Towards a EU-UK strategic partnership
 
In the long term the EU and the UK need to establish a broad-ranging ‘final status’ strategic partnership agreement which reflects their economic, security and political interdependence. None of the existing relationships that the EU has with a third country or a group of states – such as the EEA or CETA models – encompass the embedded nature of the relationship between the politics and societies of the EU and the UK that has developed since 1973. It would represent a new style of relationship made by the EU, and might also provide a future model for relations with states such as Turkey and Russia.
 
The key components of the EU-UK partnership would cover security, markets and people. Security would be the most straightforward aspect of negotiations. It would ensure that the UK’s diplomatic and military capabilities are broadly aligned with EU external action and allow for synchronised action.
 
The economic aspect of the relationship would see the EU and the UK with mutually shared market access, avoiding the emergence of non-tariff barriers to trade in goods and services. The UK would need to accept full compliance with single market legislation for all goods and services that it would import and export into the single market. It would therefore
be a ‘rule taker’ rather than a ‘rule maker’. The external trade policies of both sides would remain separate, but not
entirely separable.
 
The people aspect of the partnership would reflect the shared borders, and cultural and societal ties that exist between EU member states and the UK. A soft Brexit would allow for an extended debate, under the timetable set out under Article 50, on rules governing the movement of people for the purposes of work, leisure and personal relationships. These different aspects of the movement of people between the UK and the EU might be covered by a set of agreements offering reciprocal rights covering stays for the purposes of tourism, education, employment, and retirement.
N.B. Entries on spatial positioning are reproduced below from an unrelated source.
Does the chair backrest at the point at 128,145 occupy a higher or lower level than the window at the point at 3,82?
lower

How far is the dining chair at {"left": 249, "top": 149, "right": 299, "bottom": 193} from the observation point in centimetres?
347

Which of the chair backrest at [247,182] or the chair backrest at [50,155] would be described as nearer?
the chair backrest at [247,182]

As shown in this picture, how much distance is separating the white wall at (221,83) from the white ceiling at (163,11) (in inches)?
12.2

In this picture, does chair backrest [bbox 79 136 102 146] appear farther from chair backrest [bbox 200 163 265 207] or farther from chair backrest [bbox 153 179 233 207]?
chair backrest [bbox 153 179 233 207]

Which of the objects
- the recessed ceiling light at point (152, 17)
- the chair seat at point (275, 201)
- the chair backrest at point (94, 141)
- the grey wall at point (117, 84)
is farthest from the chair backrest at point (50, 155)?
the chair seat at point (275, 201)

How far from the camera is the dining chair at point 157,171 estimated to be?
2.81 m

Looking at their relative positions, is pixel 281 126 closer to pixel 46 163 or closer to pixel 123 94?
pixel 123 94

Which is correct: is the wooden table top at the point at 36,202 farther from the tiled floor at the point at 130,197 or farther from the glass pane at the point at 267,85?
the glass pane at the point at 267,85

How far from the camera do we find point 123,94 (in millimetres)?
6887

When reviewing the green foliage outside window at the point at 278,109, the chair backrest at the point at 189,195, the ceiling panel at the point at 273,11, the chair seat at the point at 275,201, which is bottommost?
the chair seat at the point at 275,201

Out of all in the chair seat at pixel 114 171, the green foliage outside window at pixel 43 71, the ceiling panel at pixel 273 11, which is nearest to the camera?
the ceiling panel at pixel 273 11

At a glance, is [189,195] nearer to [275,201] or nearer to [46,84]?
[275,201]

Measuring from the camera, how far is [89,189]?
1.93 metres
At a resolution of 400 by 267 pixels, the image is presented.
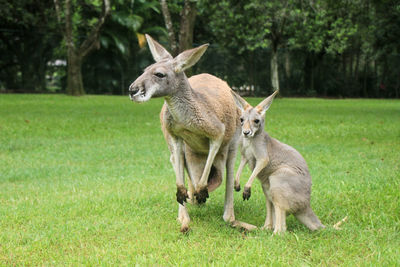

Departure from the principle of free movement between the UK and the EU would be the exception rather than the rule.
 
Under a soft Brexit, not all components of the future relationship would need to be agreed at once. A commitment to a broad negotiating framework is all that would be needed initially. The alternative is a prolonged period of uncertainty and extended estrangement, which would neither serve the interests of the EU nor the UK.
 
 
Richard G. Whitman is Academic Fellow at the European Policy Centre (EPC) and Visiting Senior Fellow at Chatham House.